- _Exercise directions_
Reproduce, word for word, the lines from the one containing "At what distance" through the final line below, including both ends.

- _Task inputs_
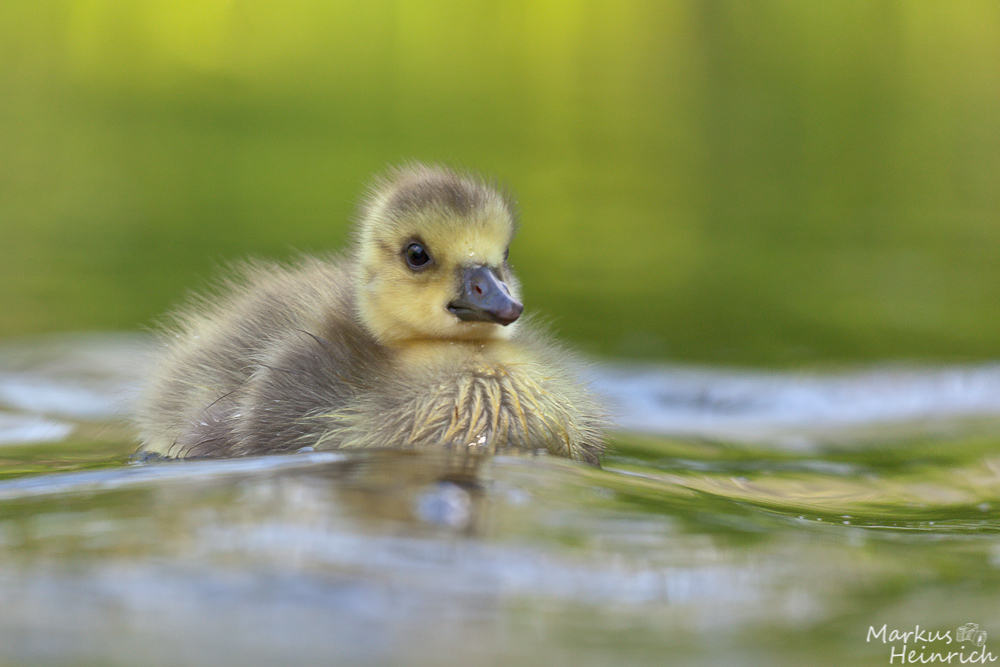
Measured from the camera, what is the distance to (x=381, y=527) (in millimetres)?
2492

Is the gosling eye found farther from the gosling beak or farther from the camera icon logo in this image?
the camera icon logo

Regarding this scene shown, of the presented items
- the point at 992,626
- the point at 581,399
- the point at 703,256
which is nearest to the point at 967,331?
the point at 703,256

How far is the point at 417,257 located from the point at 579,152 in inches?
416

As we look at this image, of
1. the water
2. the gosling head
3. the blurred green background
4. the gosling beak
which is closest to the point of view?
the water

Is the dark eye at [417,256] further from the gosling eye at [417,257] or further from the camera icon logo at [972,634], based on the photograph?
the camera icon logo at [972,634]

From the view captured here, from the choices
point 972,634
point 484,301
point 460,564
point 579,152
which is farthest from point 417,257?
point 579,152

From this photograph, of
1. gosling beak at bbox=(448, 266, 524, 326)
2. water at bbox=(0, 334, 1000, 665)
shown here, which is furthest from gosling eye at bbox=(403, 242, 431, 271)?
water at bbox=(0, 334, 1000, 665)

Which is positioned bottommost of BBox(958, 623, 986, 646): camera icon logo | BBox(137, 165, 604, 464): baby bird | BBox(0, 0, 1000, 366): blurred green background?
BBox(958, 623, 986, 646): camera icon logo

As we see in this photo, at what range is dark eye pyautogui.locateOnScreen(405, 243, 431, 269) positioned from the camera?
380 cm

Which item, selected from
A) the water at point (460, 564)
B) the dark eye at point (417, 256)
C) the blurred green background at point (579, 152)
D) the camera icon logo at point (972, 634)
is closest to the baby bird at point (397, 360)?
the dark eye at point (417, 256)

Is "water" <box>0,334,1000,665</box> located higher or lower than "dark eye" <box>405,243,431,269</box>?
lower

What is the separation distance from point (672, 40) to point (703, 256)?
11.3 metres

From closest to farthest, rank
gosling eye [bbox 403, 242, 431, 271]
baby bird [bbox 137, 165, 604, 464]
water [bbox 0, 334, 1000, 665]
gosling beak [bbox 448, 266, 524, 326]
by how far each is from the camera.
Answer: water [bbox 0, 334, 1000, 665] < baby bird [bbox 137, 165, 604, 464] < gosling beak [bbox 448, 266, 524, 326] < gosling eye [bbox 403, 242, 431, 271]

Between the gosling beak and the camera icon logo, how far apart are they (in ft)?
5.22
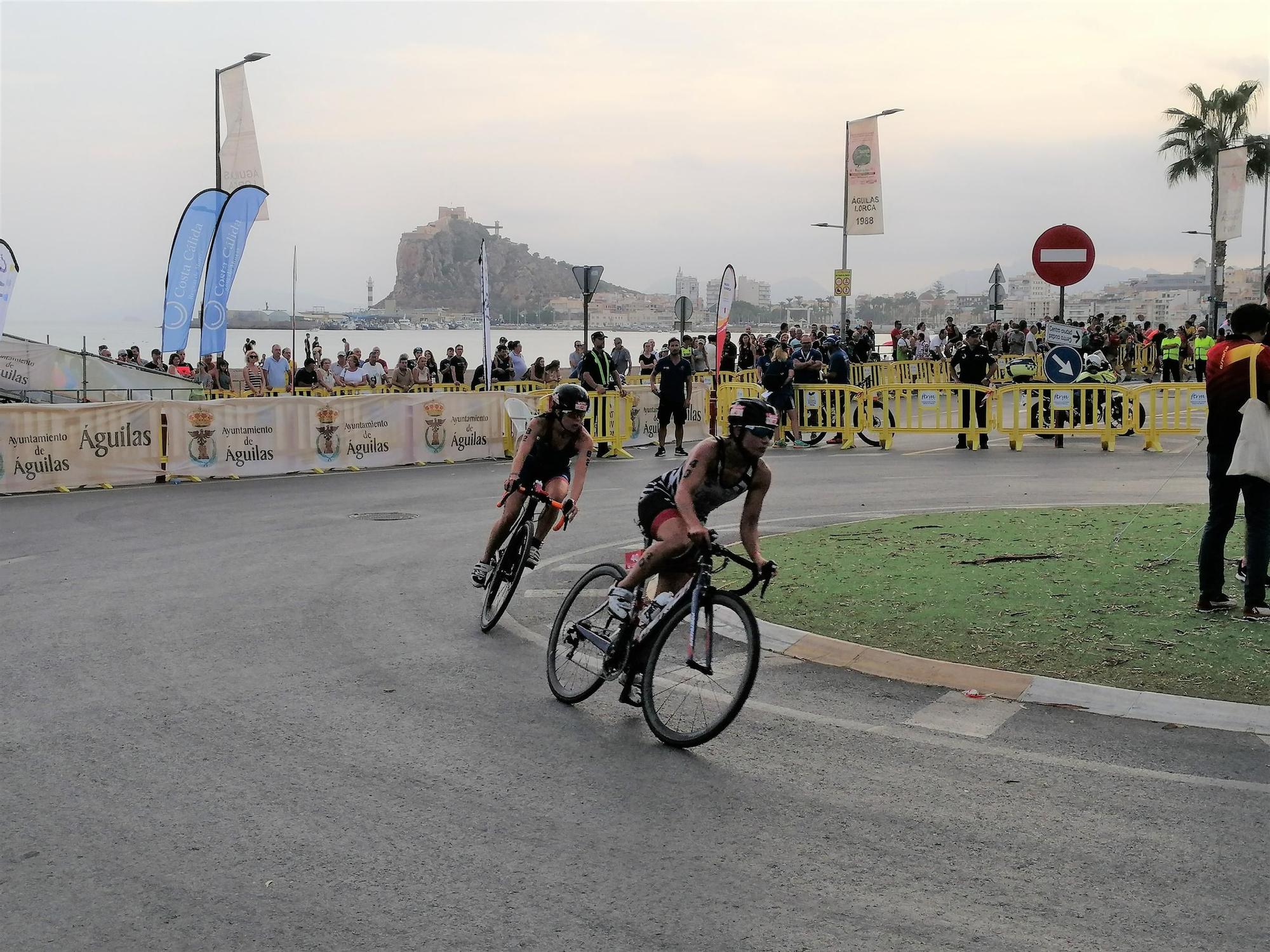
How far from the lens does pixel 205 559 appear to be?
473 inches

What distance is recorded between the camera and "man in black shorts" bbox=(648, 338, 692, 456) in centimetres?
2216

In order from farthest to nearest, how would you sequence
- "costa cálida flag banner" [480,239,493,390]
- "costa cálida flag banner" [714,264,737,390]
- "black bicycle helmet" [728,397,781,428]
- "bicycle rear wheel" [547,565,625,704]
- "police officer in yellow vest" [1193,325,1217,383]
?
A: "police officer in yellow vest" [1193,325,1217,383] < "costa cálida flag banner" [480,239,493,390] < "costa cálida flag banner" [714,264,737,390] < "bicycle rear wheel" [547,565,625,704] < "black bicycle helmet" [728,397,781,428]

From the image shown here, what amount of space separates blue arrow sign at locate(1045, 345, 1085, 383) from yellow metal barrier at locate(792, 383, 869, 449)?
197 inches

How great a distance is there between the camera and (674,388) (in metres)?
22.2

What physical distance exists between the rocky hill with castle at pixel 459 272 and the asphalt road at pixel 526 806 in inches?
4068

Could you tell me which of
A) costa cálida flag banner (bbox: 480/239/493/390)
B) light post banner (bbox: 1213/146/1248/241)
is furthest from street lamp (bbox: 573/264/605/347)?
light post banner (bbox: 1213/146/1248/241)

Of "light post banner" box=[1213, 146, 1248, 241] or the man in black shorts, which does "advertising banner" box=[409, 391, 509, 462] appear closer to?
the man in black shorts

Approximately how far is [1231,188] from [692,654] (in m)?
33.3

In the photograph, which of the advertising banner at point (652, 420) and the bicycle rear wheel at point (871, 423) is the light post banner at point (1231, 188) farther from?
the advertising banner at point (652, 420)

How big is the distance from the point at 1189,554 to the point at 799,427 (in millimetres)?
12949

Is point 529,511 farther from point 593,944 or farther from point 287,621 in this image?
point 593,944

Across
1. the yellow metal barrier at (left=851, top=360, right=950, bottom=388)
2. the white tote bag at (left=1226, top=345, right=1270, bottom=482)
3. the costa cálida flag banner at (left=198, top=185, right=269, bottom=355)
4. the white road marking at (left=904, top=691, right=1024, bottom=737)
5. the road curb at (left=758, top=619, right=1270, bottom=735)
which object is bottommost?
the white road marking at (left=904, top=691, right=1024, bottom=737)

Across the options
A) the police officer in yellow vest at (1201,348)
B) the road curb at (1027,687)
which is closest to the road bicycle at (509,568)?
the road curb at (1027,687)

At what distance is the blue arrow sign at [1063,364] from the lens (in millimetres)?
18703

- _Exercise result_
At what distance is the blue arrow sign at [1063,364] from the lens (in millimetres)?
18703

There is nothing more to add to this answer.